Une artiste franco-algérienne, Djamila Bentouis, est en détention depuis début mars en Algérie pour « appartenance à une organisation terroriste » en lien avec une chanson qu’elle avait composée pendant le mouvement de contestation du Hirak, a indiqué lundi une ONG de défense des droits humains.
Il faut croire que la « nouvelle Algérie », chère à Tebboune et ses ouailles ne plaisante pas avec les valeurs démocratiques ! Djamila Bentouis, 60 ans, mère de trois enfants, était venue de France faire ses adieux à sa mère mourante. Elle a été interrogée à son arrivée à l’aéroport d’Alger le 25 février puis de nouveau les jours suivants avant d’être placée en détention le 3 mars, a précisé la Ligue algérienne de défense des droits de l’homme LADDH, sur sa page Facebook. Un autre, Mohand Berrache, militant associatif de 74 ans, a subi le même sort. Rentré de France, il a été arrêté et placé en détention provisoire à la prison de Koléa depuis le 15 novembre. Hocine Redjala, cinéaste et militant, également rentré de France l’été dernier, est depuis sous interdiction de quitter le territoire national. Des dizaines d’autres expatriés sont ISTN.

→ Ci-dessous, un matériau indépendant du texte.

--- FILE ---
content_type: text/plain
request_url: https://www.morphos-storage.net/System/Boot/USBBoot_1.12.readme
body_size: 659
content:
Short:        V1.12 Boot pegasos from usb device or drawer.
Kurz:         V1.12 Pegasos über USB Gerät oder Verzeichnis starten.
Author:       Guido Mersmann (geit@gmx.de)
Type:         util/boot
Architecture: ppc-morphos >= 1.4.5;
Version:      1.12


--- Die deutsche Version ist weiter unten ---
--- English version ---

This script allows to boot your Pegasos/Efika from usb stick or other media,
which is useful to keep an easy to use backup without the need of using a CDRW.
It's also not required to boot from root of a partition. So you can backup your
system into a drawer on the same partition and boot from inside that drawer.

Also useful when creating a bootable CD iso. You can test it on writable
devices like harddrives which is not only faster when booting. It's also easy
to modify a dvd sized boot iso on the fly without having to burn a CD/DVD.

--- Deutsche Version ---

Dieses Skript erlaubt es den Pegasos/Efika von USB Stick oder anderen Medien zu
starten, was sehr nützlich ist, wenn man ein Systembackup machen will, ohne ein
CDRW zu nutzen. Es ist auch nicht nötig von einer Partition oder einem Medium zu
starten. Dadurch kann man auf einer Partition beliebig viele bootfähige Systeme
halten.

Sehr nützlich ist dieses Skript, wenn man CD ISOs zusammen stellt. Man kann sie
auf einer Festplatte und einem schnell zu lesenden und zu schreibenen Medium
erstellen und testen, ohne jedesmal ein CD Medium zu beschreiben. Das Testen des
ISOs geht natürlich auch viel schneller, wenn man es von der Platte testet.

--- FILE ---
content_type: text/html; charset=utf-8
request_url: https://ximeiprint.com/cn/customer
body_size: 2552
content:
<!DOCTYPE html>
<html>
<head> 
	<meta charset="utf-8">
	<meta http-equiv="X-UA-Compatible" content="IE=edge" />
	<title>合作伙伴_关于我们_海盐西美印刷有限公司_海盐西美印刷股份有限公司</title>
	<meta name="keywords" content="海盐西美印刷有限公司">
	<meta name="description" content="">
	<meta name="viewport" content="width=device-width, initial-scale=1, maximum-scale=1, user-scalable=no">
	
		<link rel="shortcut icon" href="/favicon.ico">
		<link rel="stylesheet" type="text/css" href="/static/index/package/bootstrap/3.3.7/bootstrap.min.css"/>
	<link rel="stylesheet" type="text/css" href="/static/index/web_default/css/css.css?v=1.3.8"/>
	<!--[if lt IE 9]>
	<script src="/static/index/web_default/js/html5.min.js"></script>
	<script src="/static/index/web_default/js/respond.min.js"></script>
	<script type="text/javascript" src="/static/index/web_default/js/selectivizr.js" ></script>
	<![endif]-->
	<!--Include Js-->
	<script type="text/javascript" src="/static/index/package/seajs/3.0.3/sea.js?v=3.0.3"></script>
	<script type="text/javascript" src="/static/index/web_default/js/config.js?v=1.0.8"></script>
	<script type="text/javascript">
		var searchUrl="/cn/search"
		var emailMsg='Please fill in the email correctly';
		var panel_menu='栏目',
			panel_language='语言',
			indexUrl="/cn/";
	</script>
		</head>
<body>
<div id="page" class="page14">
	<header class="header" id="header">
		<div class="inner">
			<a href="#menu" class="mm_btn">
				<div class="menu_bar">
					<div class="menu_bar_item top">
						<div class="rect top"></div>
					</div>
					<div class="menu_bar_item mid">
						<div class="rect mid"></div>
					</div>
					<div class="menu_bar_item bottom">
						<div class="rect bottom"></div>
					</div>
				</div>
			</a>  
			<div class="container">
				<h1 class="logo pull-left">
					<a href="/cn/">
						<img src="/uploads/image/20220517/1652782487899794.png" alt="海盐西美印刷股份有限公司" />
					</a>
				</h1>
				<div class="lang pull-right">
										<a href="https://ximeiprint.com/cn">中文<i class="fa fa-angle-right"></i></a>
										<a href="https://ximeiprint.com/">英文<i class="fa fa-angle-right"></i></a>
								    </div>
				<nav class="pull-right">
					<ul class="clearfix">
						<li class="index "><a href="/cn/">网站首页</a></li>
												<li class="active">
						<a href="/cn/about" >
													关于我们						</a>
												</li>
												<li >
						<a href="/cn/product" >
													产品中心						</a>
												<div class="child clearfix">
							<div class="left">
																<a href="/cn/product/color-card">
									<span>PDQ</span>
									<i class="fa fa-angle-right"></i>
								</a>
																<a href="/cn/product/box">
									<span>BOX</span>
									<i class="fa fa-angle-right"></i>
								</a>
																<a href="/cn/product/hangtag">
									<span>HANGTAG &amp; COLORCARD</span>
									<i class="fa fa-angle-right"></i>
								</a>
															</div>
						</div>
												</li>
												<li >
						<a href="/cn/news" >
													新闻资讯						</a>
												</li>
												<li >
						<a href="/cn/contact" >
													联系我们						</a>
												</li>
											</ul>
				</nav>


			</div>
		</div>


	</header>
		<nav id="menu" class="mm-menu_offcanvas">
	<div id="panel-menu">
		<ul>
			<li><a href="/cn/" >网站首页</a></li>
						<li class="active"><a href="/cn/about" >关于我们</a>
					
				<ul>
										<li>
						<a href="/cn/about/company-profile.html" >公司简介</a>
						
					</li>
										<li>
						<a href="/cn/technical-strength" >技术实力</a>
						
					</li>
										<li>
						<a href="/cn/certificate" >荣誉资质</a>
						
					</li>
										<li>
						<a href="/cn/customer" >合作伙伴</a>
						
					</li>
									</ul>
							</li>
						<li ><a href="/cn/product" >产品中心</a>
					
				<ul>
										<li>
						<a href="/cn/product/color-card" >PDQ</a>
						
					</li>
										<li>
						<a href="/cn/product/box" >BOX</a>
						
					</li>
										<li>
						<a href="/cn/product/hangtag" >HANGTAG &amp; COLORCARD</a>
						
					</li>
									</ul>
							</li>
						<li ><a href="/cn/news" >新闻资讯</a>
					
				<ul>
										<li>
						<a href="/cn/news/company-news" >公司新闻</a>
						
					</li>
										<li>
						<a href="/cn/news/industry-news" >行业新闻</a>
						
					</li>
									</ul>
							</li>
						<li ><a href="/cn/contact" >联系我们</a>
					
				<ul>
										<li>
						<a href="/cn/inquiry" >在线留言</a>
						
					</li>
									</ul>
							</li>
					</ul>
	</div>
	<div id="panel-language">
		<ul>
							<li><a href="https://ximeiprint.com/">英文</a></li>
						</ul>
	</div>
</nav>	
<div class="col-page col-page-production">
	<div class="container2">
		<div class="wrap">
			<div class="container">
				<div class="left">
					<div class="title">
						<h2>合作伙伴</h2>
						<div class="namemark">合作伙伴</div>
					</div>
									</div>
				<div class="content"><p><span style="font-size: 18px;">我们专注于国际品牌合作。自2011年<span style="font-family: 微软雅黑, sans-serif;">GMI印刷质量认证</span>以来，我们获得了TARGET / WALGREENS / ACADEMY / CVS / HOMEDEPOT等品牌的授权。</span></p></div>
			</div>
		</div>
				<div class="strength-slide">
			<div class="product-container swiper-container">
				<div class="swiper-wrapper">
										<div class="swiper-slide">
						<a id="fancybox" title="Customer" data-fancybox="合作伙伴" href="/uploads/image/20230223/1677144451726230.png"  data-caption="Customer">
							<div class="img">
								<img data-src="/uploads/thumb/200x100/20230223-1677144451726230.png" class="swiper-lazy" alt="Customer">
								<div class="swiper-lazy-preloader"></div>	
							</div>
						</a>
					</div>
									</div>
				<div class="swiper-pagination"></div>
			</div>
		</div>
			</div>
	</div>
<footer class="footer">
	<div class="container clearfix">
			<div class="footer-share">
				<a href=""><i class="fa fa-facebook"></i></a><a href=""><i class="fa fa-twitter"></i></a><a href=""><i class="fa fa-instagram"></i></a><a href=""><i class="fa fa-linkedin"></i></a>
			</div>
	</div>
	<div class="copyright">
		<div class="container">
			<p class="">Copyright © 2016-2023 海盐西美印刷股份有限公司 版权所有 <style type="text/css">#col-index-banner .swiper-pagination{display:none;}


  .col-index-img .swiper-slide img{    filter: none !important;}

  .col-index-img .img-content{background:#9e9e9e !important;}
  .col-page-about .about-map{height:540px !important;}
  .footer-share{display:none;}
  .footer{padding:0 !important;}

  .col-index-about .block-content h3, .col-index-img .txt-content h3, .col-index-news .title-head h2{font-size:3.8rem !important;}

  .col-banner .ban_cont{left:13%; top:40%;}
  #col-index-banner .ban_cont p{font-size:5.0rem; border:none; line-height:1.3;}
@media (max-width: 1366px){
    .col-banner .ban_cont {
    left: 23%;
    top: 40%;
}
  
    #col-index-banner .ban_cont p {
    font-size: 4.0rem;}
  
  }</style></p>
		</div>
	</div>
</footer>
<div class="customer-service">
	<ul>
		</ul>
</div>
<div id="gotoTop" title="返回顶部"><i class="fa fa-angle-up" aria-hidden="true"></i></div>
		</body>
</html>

La détention de Mme Bentouis a été rapportée par le Comité national de défense des détenus (CNLD) et des militants de défense des droits humains.
«Organisation terroriste», selon la justice
Selon ces sources, l’incarcération de Mme Bentouis a été confirmée le 13 mars. Elle est poursuivie pour « appartenance à une organisation terroriste active à l’intérieur et à l’extérieur du pays », « atteinte à la sécurité et à l’unité nationale » et « incitation à attroupement non armé ».
« Ces accusations s’appuient sur des interprétations des paroles de la chanson qu’elle a écrite et chantée pendant les manifestations de solidarité au Hirak en Algérie », qui « dénonçait les arrestations et la répression qui s’était abattue sur les activistes », ont souligné les deux ONG. Cette accusation aussi grotesque et ahurissante est systématiquement utilisée par la justice que le régime de Tebboune a réduit désormais en un impitoyable instrument de répression.
Pour le site d’information Radio-M, « l’affaire Djamila Bentouis illustre une fois de plus la sévère répression qui s’abat sur les voix dissidentes en Algérie ».
La « kyrielle d’inculpations sévères (à son encontre, ndlr) repose sur une bien mince assise: les paroles d’une chanson », a estimé Radio-M.
Deux rapporteurs des Nations unies ont effectué des visites en Algérie en septembre et décembre 2023, réclamant à chaque fois une révision de l’article 87 relatif aux actes terroristes, sur la base duquel Mme Bentouis est détenue.
Le Hirak avait démarré en février 2019 par des manifestations pacifiques s’opposant à une cinquième candidature du président Abdelaziz Bouteflika (déchu en avril 2019 et décédé en septembre 2021), avant de s’élargir à des revendications de réformes politiques et de libertés accrues.
En février, Amnesty International a dénoncé une intensification de « la répression de la dissidence pacifique » en Algérie, appelant à « libérer toutes les personnes détenues uniquement pour avoir exercé leurs droits à la liberté d’expression, de réunion pacifique et d’association ». Riposte internationale, une ONG algérienne basée en France, a à maintes reprises dénoncé la répression en Algérie. Son dernier rapport publié en janvier illustre la dérive autoritaire dans laquelle a plongé le pays sous l’ère d’Abdelmadjid Tebboune et le général-major Saïd Chanegriha.
Selon le CNLD, 228 personnes en lien avec le Hirak ou la défense des libertés individuelles, sont encore emprisonnées en Algérie.